Langkah tersebut dapat memperluas penyerapan tenaga kerja nasional. Pemerintah juga dapat mengurangi kesenjangan antara kompetensi lulusan dan kebutuhan perusahaan.
Sinergi Pemerintah dan Dunia Industri
Program magang membutuhkan kerja sama antara pemerintah dan dunia usaha. Pemerintah menyediakan kebijakan dan skema program, sedangkan perusahaan memberikan pengalaman kerja kepada peserta.
Kolaborasi tersebut dapat memperkuat kesiapan lulusan menghadapi dunia kerja. Peserta juga dapat memahami standar kerja yang berlaku dalam lingkungan profesional.
Perguruan tinggi turut memiliki peran dalam menyiapkan calon peserta. Lembaga pendidikan dapat membantu lulusan memahami peluang dan tuntutan dunia kerja.
Program tersebut juga dapat membantu lulusan membangun jejaring profesional.
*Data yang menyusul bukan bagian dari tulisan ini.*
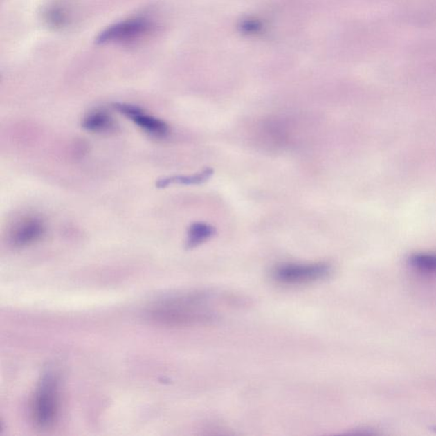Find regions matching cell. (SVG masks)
<instances>
[{
  "mask_svg": "<svg viewBox=\"0 0 436 436\" xmlns=\"http://www.w3.org/2000/svg\"><path fill=\"white\" fill-rule=\"evenodd\" d=\"M152 22L145 18H132L119 24L110 26L105 31L100 33L97 38L98 44L111 42L131 43L143 38V36L152 32Z\"/></svg>",
  "mask_w": 436,
  "mask_h": 436,
  "instance_id": "cell-4",
  "label": "cell"
},
{
  "mask_svg": "<svg viewBox=\"0 0 436 436\" xmlns=\"http://www.w3.org/2000/svg\"><path fill=\"white\" fill-rule=\"evenodd\" d=\"M46 227L39 217L24 218L14 227L10 233V242L15 247L33 245L43 237Z\"/></svg>",
  "mask_w": 436,
  "mask_h": 436,
  "instance_id": "cell-6",
  "label": "cell"
},
{
  "mask_svg": "<svg viewBox=\"0 0 436 436\" xmlns=\"http://www.w3.org/2000/svg\"><path fill=\"white\" fill-rule=\"evenodd\" d=\"M58 381L53 373L43 376L33 394L31 417L33 424L42 430L53 427L59 416Z\"/></svg>",
  "mask_w": 436,
  "mask_h": 436,
  "instance_id": "cell-2",
  "label": "cell"
},
{
  "mask_svg": "<svg viewBox=\"0 0 436 436\" xmlns=\"http://www.w3.org/2000/svg\"><path fill=\"white\" fill-rule=\"evenodd\" d=\"M82 127L91 132H106L112 130L114 121L105 111L96 110L84 118Z\"/></svg>",
  "mask_w": 436,
  "mask_h": 436,
  "instance_id": "cell-7",
  "label": "cell"
},
{
  "mask_svg": "<svg viewBox=\"0 0 436 436\" xmlns=\"http://www.w3.org/2000/svg\"><path fill=\"white\" fill-rule=\"evenodd\" d=\"M114 108L150 135L164 136L169 132V127L165 122L144 113L138 106L116 103Z\"/></svg>",
  "mask_w": 436,
  "mask_h": 436,
  "instance_id": "cell-5",
  "label": "cell"
},
{
  "mask_svg": "<svg viewBox=\"0 0 436 436\" xmlns=\"http://www.w3.org/2000/svg\"><path fill=\"white\" fill-rule=\"evenodd\" d=\"M431 430L435 432V433L436 434V426H433L431 428Z\"/></svg>",
  "mask_w": 436,
  "mask_h": 436,
  "instance_id": "cell-13",
  "label": "cell"
},
{
  "mask_svg": "<svg viewBox=\"0 0 436 436\" xmlns=\"http://www.w3.org/2000/svg\"><path fill=\"white\" fill-rule=\"evenodd\" d=\"M239 28L240 31L245 33V35H257L258 33L262 31V25L260 21L248 18V19H245L240 22Z\"/></svg>",
  "mask_w": 436,
  "mask_h": 436,
  "instance_id": "cell-12",
  "label": "cell"
},
{
  "mask_svg": "<svg viewBox=\"0 0 436 436\" xmlns=\"http://www.w3.org/2000/svg\"><path fill=\"white\" fill-rule=\"evenodd\" d=\"M232 299L209 291H188L155 302L147 310V316L155 323L166 327L201 326L217 320L221 302Z\"/></svg>",
  "mask_w": 436,
  "mask_h": 436,
  "instance_id": "cell-1",
  "label": "cell"
},
{
  "mask_svg": "<svg viewBox=\"0 0 436 436\" xmlns=\"http://www.w3.org/2000/svg\"><path fill=\"white\" fill-rule=\"evenodd\" d=\"M213 169L206 168L197 174L190 176H173L165 177L158 181L156 186L158 188H164L172 184H183V185H197L206 182L213 175Z\"/></svg>",
  "mask_w": 436,
  "mask_h": 436,
  "instance_id": "cell-8",
  "label": "cell"
},
{
  "mask_svg": "<svg viewBox=\"0 0 436 436\" xmlns=\"http://www.w3.org/2000/svg\"><path fill=\"white\" fill-rule=\"evenodd\" d=\"M216 234V228L212 225L205 223H194L191 225L188 231L186 247L193 249L208 242Z\"/></svg>",
  "mask_w": 436,
  "mask_h": 436,
  "instance_id": "cell-9",
  "label": "cell"
},
{
  "mask_svg": "<svg viewBox=\"0 0 436 436\" xmlns=\"http://www.w3.org/2000/svg\"><path fill=\"white\" fill-rule=\"evenodd\" d=\"M44 19L50 27L60 29L68 25L69 15L64 7L55 5L44 11Z\"/></svg>",
  "mask_w": 436,
  "mask_h": 436,
  "instance_id": "cell-11",
  "label": "cell"
},
{
  "mask_svg": "<svg viewBox=\"0 0 436 436\" xmlns=\"http://www.w3.org/2000/svg\"><path fill=\"white\" fill-rule=\"evenodd\" d=\"M331 273V266L326 262H287L276 266L273 269L272 278L283 286L301 287L326 280L330 277Z\"/></svg>",
  "mask_w": 436,
  "mask_h": 436,
  "instance_id": "cell-3",
  "label": "cell"
},
{
  "mask_svg": "<svg viewBox=\"0 0 436 436\" xmlns=\"http://www.w3.org/2000/svg\"><path fill=\"white\" fill-rule=\"evenodd\" d=\"M408 264L417 271L436 273V253H415L410 255Z\"/></svg>",
  "mask_w": 436,
  "mask_h": 436,
  "instance_id": "cell-10",
  "label": "cell"
}]
</instances>
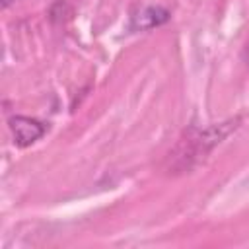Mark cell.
Wrapping results in <instances>:
<instances>
[{
	"instance_id": "cell-3",
	"label": "cell",
	"mask_w": 249,
	"mask_h": 249,
	"mask_svg": "<svg viewBox=\"0 0 249 249\" xmlns=\"http://www.w3.org/2000/svg\"><path fill=\"white\" fill-rule=\"evenodd\" d=\"M10 2H12V0H2V8H6V6L10 4Z\"/></svg>"
},
{
	"instance_id": "cell-2",
	"label": "cell",
	"mask_w": 249,
	"mask_h": 249,
	"mask_svg": "<svg viewBox=\"0 0 249 249\" xmlns=\"http://www.w3.org/2000/svg\"><path fill=\"white\" fill-rule=\"evenodd\" d=\"M167 18H169V12H167L165 8L152 6V8H146L144 12H140V14L134 18L132 25H134V27H140V29H150V27H156V25L167 21Z\"/></svg>"
},
{
	"instance_id": "cell-1",
	"label": "cell",
	"mask_w": 249,
	"mask_h": 249,
	"mask_svg": "<svg viewBox=\"0 0 249 249\" xmlns=\"http://www.w3.org/2000/svg\"><path fill=\"white\" fill-rule=\"evenodd\" d=\"M10 130L14 134V142L19 148L31 146L33 142H37L43 134H45V124L39 123L37 119L31 117H23V115H16L10 121Z\"/></svg>"
}]
</instances>
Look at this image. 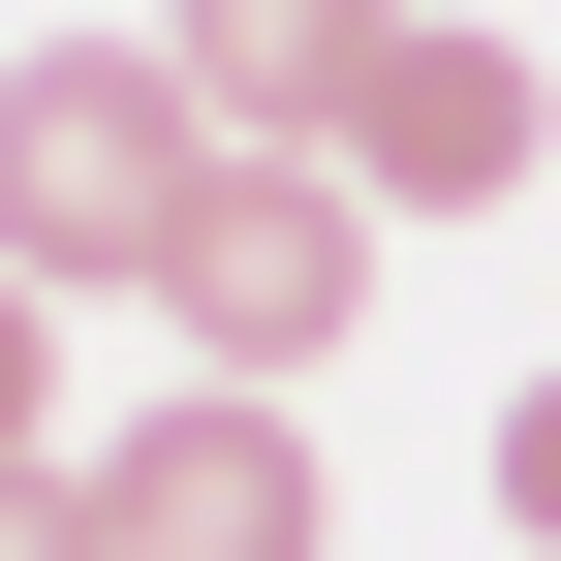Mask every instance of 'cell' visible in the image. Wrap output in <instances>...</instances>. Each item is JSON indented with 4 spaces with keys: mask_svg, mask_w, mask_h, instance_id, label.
Here are the masks:
<instances>
[{
    "mask_svg": "<svg viewBox=\"0 0 561 561\" xmlns=\"http://www.w3.org/2000/svg\"><path fill=\"white\" fill-rule=\"evenodd\" d=\"M530 157H561L530 32H437V0H405V32H375V94H343V187H375V219H500Z\"/></svg>",
    "mask_w": 561,
    "mask_h": 561,
    "instance_id": "277c9868",
    "label": "cell"
},
{
    "mask_svg": "<svg viewBox=\"0 0 561 561\" xmlns=\"http://www.w3.org/2000/svg\"><path fill=\"white\" fill-rule=\"evenodd\" d=\"M0 561H94V468H0Z\"/></svg>",
    "mask_w": 561,
    "mask_h": 561,
    "instance_id": "ba28073f",
    "label": "cell"
},
{
    "mask_svg": "<svg viewBox=\"0 0 561 561\" xmlns=\"http://www.w3.org/2000/svg\"><path fill=\"white\" fill-rule=\"evenodd\" d=\"M94 530L125 561H343V468H312L280 375H187L157 437H94Z\"/></svg>",
    "mask_w": 561,
    "mask_h": 561,
    "instance_id": "3957f363",
    "label": "cell"
},
{
    "mask_svg": "<svg viewBox=\"0 0 561 561\" xmlns=\"http://www.w3.org/2000/svg\"><path fill=\"white\" fill-rule=\"evenodd\" d=\"M187 187H219V125H187L157 32H32L0 62V280H157Z\"/></svg>",
    "mask_w": 561,
    "mask_h": 561,
    "instance_id": "6da1fadb",
    "label": "cell"
},
{
    "mask_svg": "<svg viewBox=\"0 0 561 561\" xmlns=\"http://www.w3.org/2000/svg\"><path fill=\"white\" fill-rule=\"evenodd\" d=\"M0 468H62V280H0Z\"/></svg>",
    "mask_w": 561,
    "mask_h": 561,
    "instance_id": "8992f818",
    "label": "cell"
},
{
    "mask_svg": "<svg viewBox=\"0 0 561 561\" xmlns=\"http://www.w3.org/2000/svg\"><path fill=\"white\" fill-rule=\"evenodd\" d=\"M500 530H530V561H561V375H530V405H500Z\"/></svg>",
    "mask_w": 561,
    "mask_h": 561,
    "instance_id": "52a82bcc",
    "label": "cell"
},
{
    "mask_svg": "<svg viewBox=\"0 0 561 561\" xmlns=\"http://www.w3.org/2000/svg\"><path fill=\"white\" fill-rule=\"evenodd\" d=\"M375 250H405V219H375L343 157H219V187H187V250H157V312L219 343V375H312V343L375 312Z\"/></svg>",
    "mask_w": 561,
    "mask_h": 561,
    "instance_id": "7a4b0ae2",
    "label": "cell"
},
{
    "mask_svg": "<svg viewBox=\"0 0 561 561\" xmlns=\"http://www.w3.org/2000/svg\"><path fill=\"white\" fill-rule=\"evenodd\" d=\"M94 561H125V530H94Z\"/></svg>",
    "mask_w": 561,
    "mask_h": 561,
    "instance_id": "9c48e42d",
    "label": "cell"
},
{
    "mask_svg": "<svg viewBox=\"0 0 561 561\" xmlns=\"http://www.w3.org/2000/svg\"><path fill=\"white\" fill-rule=\"evenodd\" d=\"M375 32H405V0H157V62H187V125H219V157H343Z\"/></svg>",
    "mask_w": 561,
    "mask_h": 561,
    "instance_id": "5b68a950",
    "label": "cell"
}]
</instances>
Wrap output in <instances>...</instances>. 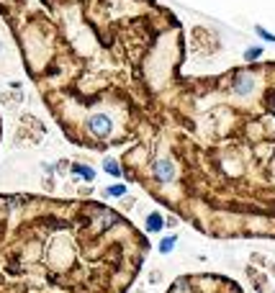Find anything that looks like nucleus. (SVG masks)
Returning a JSON list of instances; mask_svg holds the SVG:
<instances>
[{
  "instance_id": "nucleus-1",
  "label": "nucleus",
  "mask_w": 275,
  "mask_h": 293,
  "mask_svg": "<svg viewBox=\"0 0 275 293\" xmlns=\"http://www.w3.org/2000/svg\"><path fill=\"white\" fill-rule=\"evenodd\" d=\"M67 224L52 216V201L0 196V293H111L82 280V260H52L82 242V234H67Z\"/></svg>"
},
{
  "instance_id": "nucleus-2",
  "label": "nucleus",
  "mask_w": 275,
  "mask_h": 293,
  "mask_svg": "<svg viewBox=\"0 0 275 293\" xmlns=\"http://www.w3.org/2000/svg\"><path fill=\"white\" fill-rule=\"evenodd\" d=\"M152 175L159 180V183H175V177H177V170H175V162L170 160V157H159V160L152 165Z\"/></svg>"
},
{
  "instance_id": "nucleus-3",
  "label": "nucleus",
  "mask_w": 275,
  "mask_h": 293,
  "mask_svg": "<svg viewBox=\"0 0 275 293\" xmlns=\"http://www.w3.org/2000/svg\"><path fill=\"white\" fill-rule=\"evenodd\" d=\"M87 129H90V134H93V137L103 139V137H111L113 121H111V116H106V114H93V116H87Z\"/></svg>"
},
{
  "instance_id": "nucleus-4",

Hubungan dengan perusahaan dan sesama peserta dapat menjadi modal penting dalam perjalanan karier.
Kuota 150 Ribu Jadi Peluang Fresh Graduate
Pemerintah menyiapkan kuota mencapai 150 ribu peserta melalui Program Magang Nasional 2026. Jumlah tersebut membuka peluang bagi lulusan baru dari berbagai daerah untuk memperoleh pengalaman kerja.
Program tersebut juga memberikan kesempatan kepada peserta untuk meningkatkan kompetensi. Pengalaman selama enam bulan dapat menjadi bekal ketika peserta mencari pekerjaan setelah menyelesaikan program.
Bagi perusahaan, program tersebut dapat menjadi sarana untuk mengenal calon tenaga kerja. Perusahaan dapat menilai kemampuan peserta berdasarkan pengalaman dan hasil kerja selama magang.
Bagi pemerintah, program tersebut menjadi salah satu upaya memperkuat kesiapan tenaga kerja. Pemerintah juga dapat memperluas akses lulusan baru terhadap dunia industri.
Afriansyah Noor menyampaikan pesan tersebut dalam kegiatan Sinau Bareng di Jombang. Ia menempatkan peningkatan kompetensi sebagai bagian penting dalam menghadapi perubahan dunia kerja.
Para fresh graduate dapat memanfaatkan kesempatan tersebut untuk memperkaya pengalaman. Mereka juga dapat membangun keterampilan, memperluas jaringan, dan memahami budaya kerja.
Program Magang Nasional 2026 akhirnya menghadirkan peluang bagi lulusan baru untuk memulai perjalanan karier. Pemerintah berharap perusahaan ikut memperluas rekrutmen setelah peserta menyelesaikan masa magang.
Dengan kuota 150 ribu peserta, program tersebut memiliki ruang besar untuk menjangkau lulusan baru. Pelaksanaan yang konsisten dapat membantu mempertemukan talenta muda dengan kebutuhan dunia industri.